9 Além disso, os países desenvolvidos continuam a desprezar a urna eletrônica, preferindo o voto impresso, o que sempre aumenta as suspeitas e desperta teorias conspiratórias.
###
CONFRONTO MILITAR COM O TSE
Até aqui, apresentamos nove teses inquestionáveis, não há como discuti-las. E com base nessas realidades, vamos seguir analisando a posição dos militares, a partir da fase em que Bolsonaro começou a temer pela derrota e passou a trabalhar a alternativa do golpe militar.
10 As críticas de Bolsonaro provocaram reações e o então presidente do TSE, Eduardo Fachin, convocou os embaixadores estrangeiros para denunciar que Bolsonaro ameaçava a democracia.
11 Essa atitude de Fachin não agradou aos militares e Bolsonaro fez o mesmo, convocando o corpo diplomático para falar mal do TSE e das urnas.
12 Para reduzir as suspeitas, o TSE, agora presidido por Luís Roberto Barroso, criou a Comissão de Transparência e incluiu representantes das Forças Armadas.
13 O Ministério da Defesa enviou uma série de perguntas ao TSE que foram sendo respondidas. Os técnicos militares não encontravam brechas e as relações se deterioraram.
###
PREPARAÇÃO PARA O GOLPE
A partir daí começa a preparação para o golpe, sem planejamento algum, no estilo faroeste caboclo. As adesões de generais da ativa eram mínimas. As trocas dos comandantes militares não deram resultado real, Lula venceu as eleições. O núcleo duro do Planalto então investiu na formação de acampamentos, as Forças Armadas permitiram essas manifestações, mas o golpe não evoluía no Alto Comando do Exército, que domina a situação. Quando ele se decide, Marinha e Aeronáutica apenas acompanham.
Com a derrota nas urnas. Bolsonaro saiu no país para fingir estar fora do golpe e temendo ser preso. Seus seguidores (Braga Netto & Cia) fizeram a primeira tentativa no dia 12 de dezembro. quando Lula foi diplomado. Mandaram os Kids Pretos invadir a sede da Polícia Federal, atacaram postos de gasolina, incendiaram carros e ônibus, caos nas ruas da capital, mas ninguém foi preso, o que mostra que a PM estava no esquema.
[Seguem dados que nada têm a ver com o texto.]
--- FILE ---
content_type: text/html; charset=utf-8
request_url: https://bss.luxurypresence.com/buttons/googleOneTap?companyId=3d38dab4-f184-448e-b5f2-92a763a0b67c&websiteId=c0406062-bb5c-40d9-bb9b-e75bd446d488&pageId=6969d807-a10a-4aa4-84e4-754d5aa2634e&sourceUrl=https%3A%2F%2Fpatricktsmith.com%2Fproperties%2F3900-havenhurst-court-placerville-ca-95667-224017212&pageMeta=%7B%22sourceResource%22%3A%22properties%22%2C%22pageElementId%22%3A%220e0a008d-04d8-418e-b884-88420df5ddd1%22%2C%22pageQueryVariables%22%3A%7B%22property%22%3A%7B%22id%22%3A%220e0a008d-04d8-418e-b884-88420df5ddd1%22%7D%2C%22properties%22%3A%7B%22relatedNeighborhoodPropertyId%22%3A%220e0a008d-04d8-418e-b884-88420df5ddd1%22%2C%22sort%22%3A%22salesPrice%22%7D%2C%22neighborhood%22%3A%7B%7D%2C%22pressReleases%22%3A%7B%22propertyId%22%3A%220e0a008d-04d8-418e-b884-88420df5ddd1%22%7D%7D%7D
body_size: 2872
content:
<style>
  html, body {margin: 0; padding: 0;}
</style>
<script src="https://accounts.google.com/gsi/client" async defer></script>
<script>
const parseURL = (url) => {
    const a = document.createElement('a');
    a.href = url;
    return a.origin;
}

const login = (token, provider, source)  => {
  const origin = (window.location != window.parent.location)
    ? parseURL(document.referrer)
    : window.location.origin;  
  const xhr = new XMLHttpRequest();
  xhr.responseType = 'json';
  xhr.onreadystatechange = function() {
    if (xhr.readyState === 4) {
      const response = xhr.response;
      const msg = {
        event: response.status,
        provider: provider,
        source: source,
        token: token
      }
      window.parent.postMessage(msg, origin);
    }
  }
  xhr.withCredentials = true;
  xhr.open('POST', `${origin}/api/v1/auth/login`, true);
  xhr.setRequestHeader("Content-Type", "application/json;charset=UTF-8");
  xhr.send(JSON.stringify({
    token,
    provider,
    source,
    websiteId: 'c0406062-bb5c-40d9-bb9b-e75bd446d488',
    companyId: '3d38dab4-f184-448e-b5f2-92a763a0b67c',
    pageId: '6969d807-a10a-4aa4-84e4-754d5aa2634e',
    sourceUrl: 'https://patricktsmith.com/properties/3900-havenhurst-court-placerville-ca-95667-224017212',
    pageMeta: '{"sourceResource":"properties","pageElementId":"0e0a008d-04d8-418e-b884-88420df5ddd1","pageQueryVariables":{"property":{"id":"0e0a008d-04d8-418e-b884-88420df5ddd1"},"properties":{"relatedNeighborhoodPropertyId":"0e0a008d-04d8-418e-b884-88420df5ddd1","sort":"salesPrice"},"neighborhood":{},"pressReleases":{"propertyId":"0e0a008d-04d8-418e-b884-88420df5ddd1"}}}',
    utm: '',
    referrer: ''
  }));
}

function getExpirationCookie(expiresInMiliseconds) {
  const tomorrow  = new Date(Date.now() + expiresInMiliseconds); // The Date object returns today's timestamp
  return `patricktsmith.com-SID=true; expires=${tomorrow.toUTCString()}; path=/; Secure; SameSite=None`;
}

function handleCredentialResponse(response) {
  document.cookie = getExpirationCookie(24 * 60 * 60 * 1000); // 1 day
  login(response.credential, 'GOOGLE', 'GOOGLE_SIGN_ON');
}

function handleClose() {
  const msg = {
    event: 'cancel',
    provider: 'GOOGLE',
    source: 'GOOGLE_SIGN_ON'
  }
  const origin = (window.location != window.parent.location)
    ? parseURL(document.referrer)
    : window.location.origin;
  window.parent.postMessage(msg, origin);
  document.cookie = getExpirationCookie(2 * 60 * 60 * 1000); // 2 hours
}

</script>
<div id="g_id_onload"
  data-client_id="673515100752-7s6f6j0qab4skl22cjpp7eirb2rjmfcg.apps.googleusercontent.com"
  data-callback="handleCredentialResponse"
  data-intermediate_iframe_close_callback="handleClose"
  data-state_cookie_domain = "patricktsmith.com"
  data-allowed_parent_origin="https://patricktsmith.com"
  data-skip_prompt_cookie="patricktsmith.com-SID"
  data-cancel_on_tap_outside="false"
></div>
Depois, a ensandecida tentativa de explodir o caminhão de combustível no Aeroporto de Brasília, na véspera do Natal, mas fracassaram e foram presos.
###
NO DESESPERO, O VANDALISMO NOS PALÁCIOS – Veio o 8 de janeiro, os palácios foram invadidos e vandalizados. O presidente Lula não caiu na armadilha, desprezou a ajuda das Forças Armadas, e assim, sem decreto de Garantia da Lei e da Ordem (GLO), o golpe era natimorto.
Agora, querem punir os militares que participaram do planejamento do golpe que não houve. Ao invés de encerrar o episódio, como foi feito nas intentonas anteriores, desta vez querem punir os responsáveis, que são um grupo de generais de pijama já chegando e passando dos 70 anos e que não aguentam uma cuspida de bêbado.
Querem vingança, como se fosse justiça. Não percebem que essa insistência em prender os velhos generais pode não ser bem recebida pelos generais mais jovens, que nada têm a ver com o golpe. Por fim, o que o país ganha com a prisão dessas figuras sem honra, impiedosamente levadas ao ridículo, que é a pior das punições?
###
P.S. – As apurações precisam continuar, para aumentar a desmoralização desses falsos herois e divertir a plateia. Mas não é necessário haver prisão e acho que uma anistia futura cairia bem, na tradição brasileira, para tiraro da cadeia esses pés de chinelo. (C.N.)